Under Amazon’s scheme, we never know what we will be paid until well after the fact. We’re not even being made a crummy offer. There’s no minimum guaranteed payment per rental. We know what the size of the pot is (for one month of the three month exclusivity they demand), but have no idea how many rentals it will cover. We’re being told afterwards what we did (or didn’t) get paid. That’s not acceptable.
There are valid reasons for experimenting with KDP Select, and there are valid reasons for rejecting it. However, I would urge all self-publishers to look beyond what they perceive to be in their immediate self-interest and consider the bigger picture.
Subscription models are going to play a big part in the future.

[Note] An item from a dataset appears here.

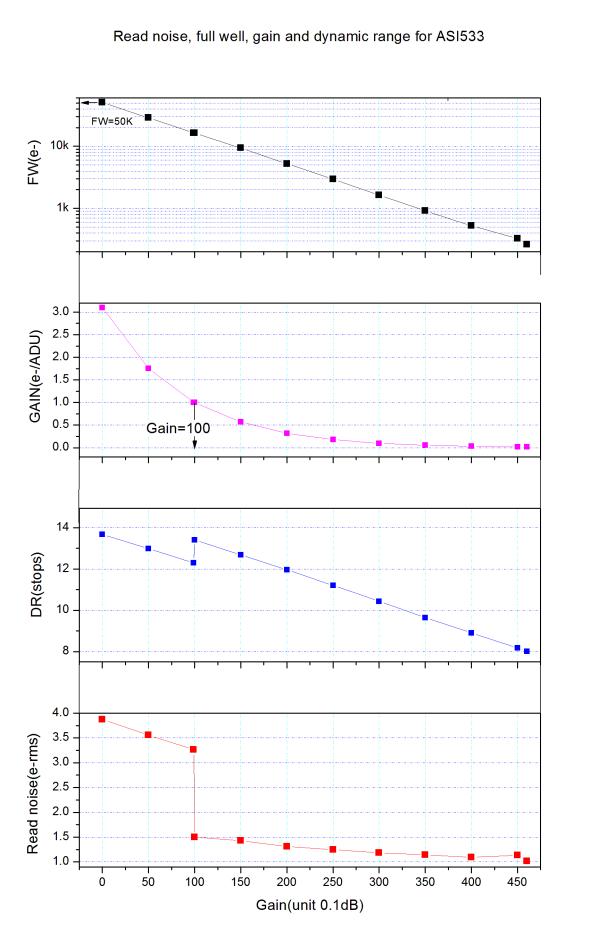 ASI533 courbes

We don’t know how big yet, but we can be sure that a large chunk of our readers will be using them. That means, of course, that a large chunk of our income will (or should) come from them.
Do you want to have a say in what you get paid? Do you want to have control over the value that is placed on your work? Or do you want to hand away that power to someone else? It’s your decision.
Amazon has already shown that they are willing to listen on this issue. When creating KDP Select, they reached out to many top-selling self-publishers and sought their feedback – and many of their changes were incorporated.
I think we could (and should) get a better deal for our work. We can demand a rethink on exclusivity. And we can fight for a better compensation system. The first step, I would humbly suggest, is to withhold participation in KDP Select until those terms improve.